Più su c’è Penna San Giovanni, cittadina antica a aristocratica. Oggi solitaria, un tempo molto vivace. Più in basso insiste l’antica Falerio Picenus, oggi Piane di Falerone, importante ai tempi di Roma conquistatrice. Sulla destra a salire, Rocca Ajello – attualmente altra cosa – vigilava l’ingresso ai territori dei Domini contadini. Gli fa da specchio Castel Bellucco, a guardia anch’esso delle terre dei Signori di campagna. Il torrente Salino scorre sotto il ponte della strada che conduce in alto, e va a buttarsi nel fiume Tenna. Il nome dice del suo stato: quello di un corso d’acqua salato, quantomeno nell’area di un intrigante Canyon. Anni fa realizzarono terme; secoli fa una salina per lo Stato della Chiesa. Una leggenda lega l’Adriatico, la montagna e il rio. Racconta di Enea fuggito da Troia. L’eroe porta Anchise sulle spalle, Julo per mano, e Creusa, dietro di loro che sparisce ombra tre le ombre. Viaggio sofferto quello degli ultimi troiani che il destino ha deciso sbarchino nella terra delle loro origini. Dardano veniva da qui, da Esperia; i suoi discendenti avevano fondato Troia. Un ritorno, dunque. La leggenda dice ancora dello sbarco di Enea sulle coste dei Piceni.

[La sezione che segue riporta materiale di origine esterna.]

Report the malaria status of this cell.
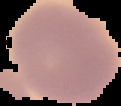

It is uninfected.

Summary:
  - Image type: cell region segmented out of the field of view; surrounding area masked to black
  - Image size: 121×106 pixels
  - Preparation: thin blood filmState which parasite is depicted.
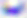

This is Toxoplasma gondii.

Summary:
  - Magnification: 400x
  - Modality: micrograph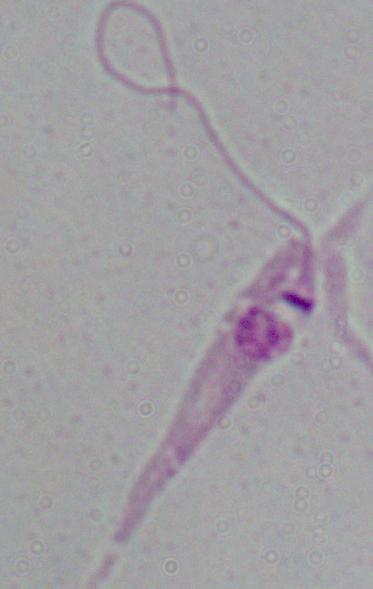

Summary:
  - Modality: photomicrograph
  - Identification: Leishmania
  - Magnification: 1000x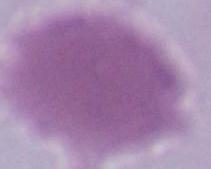

Summary:
  - Magnification: 1000x
  - Identification: red blood cell
  - Modality: micrograph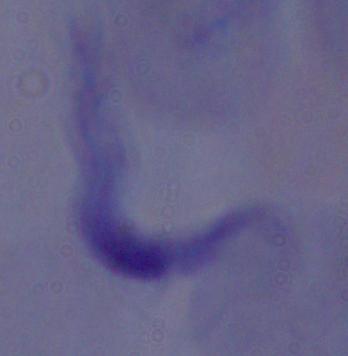
1000x magnification. Photomicrograph. A trypanosome is seen.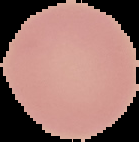 Image is 139×142 pixels. Malaria status: uninfected. From a thin blood film. The area outside the segmented cell region is set to black.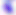
modality = photomicrograph
identification = Toxoplasma gondii
magnification = 400x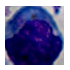
{
  "magnification": "1000x",
  "identification": "leukocyte",
  "modality": "photomicrograph"
}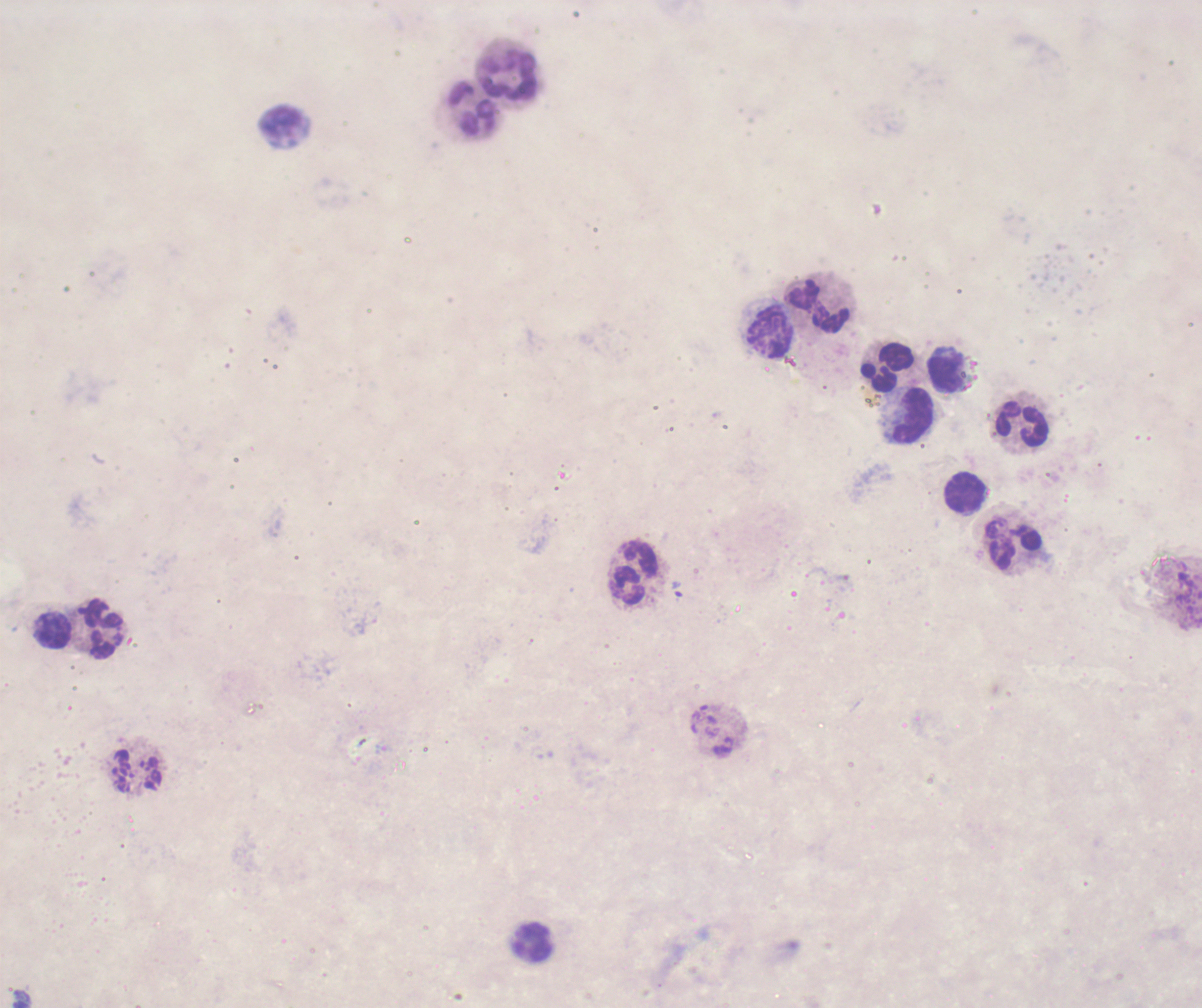

Approximate centers as [x, y] in pixels.
Summary:
  - Leukocyte locations: [509, 76], [473, 108], [281, 120], [820, 305], [770, 333], [889, 366], [944, 372], [915, 416], [1023, 424], [966, 493], [1015, 544], [634, 571], [53, 629], [102, 629], [138, 772], [534, 942]
  - Field of view: single
  - Image size: 1202×1008 pixels
  - Coloration quality: bad
  - Preparation: thick blood smear
  - Magnification: 100x
  - Result: no malaria parasites seen
  - Background quality: poor
  - Context: previously used in an actual diagnosis
  - Stain: Romanowsky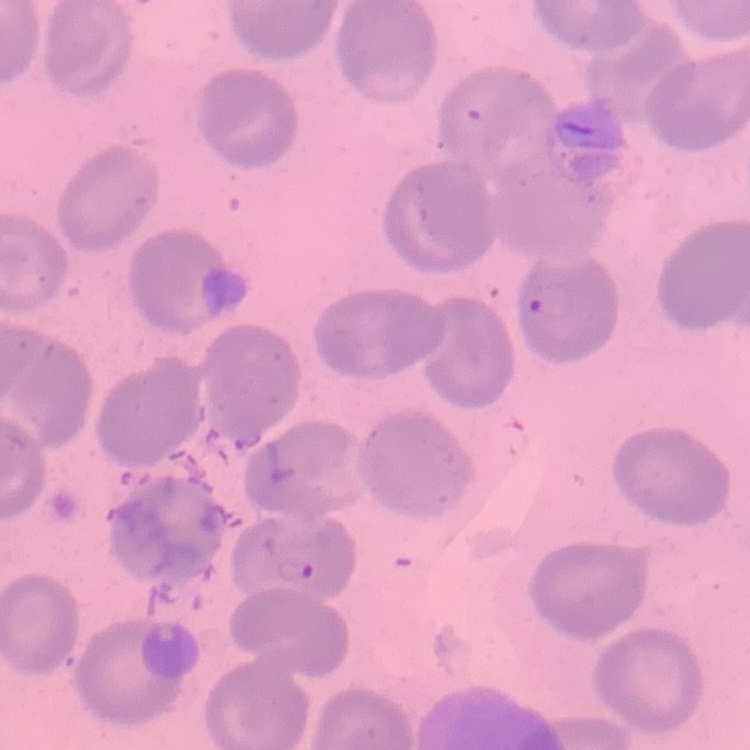
Summary:
  - Red blood cell morphology: no rouleaux formation
  - Preparation: thin blood film
  - Stain: Field's or Giemsa
  - Image type: square crop of a larger photomicrographReport the malaria status of this cell.
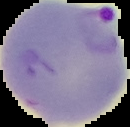

It is parasitized.

Summary:
  - Image type: segmented cell region with the area outside set to black
  - Image size: 130×127 pixels
  - Preparation: thin blood smearIdentify the parasite.
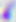
This is Toxoplasma gondii.

400x magnification. Photomicrograph.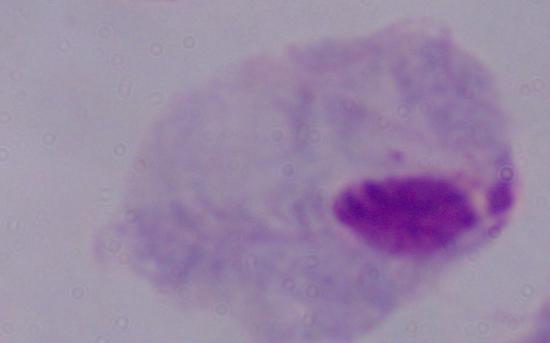

magnification = 1000x
modality = micrograph
identification = trichomonadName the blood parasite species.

I superstiti della strage cercano terre fertili, tribù accoglienti, acqua buona. Ma gli indigeni non vogliono. Sentono gli altri troppo diversi, se ne impauriscono. Sono conquistatori? Ed ecco il ricorso alla Sibilla che scruta l’orizzonte. Non occorrerà far guerra, renderà salato un fiume. Enea è già all’interno. Ha navigato il Tenna, si è spostato verso nord. I suoi assaporano l’acqua: è pessima, la rigettano, non è buona. Questa natura non fa per loro. Tornano indietro. Risalgono le navi. Mettono le prore a sud, per poi virare ad ovest.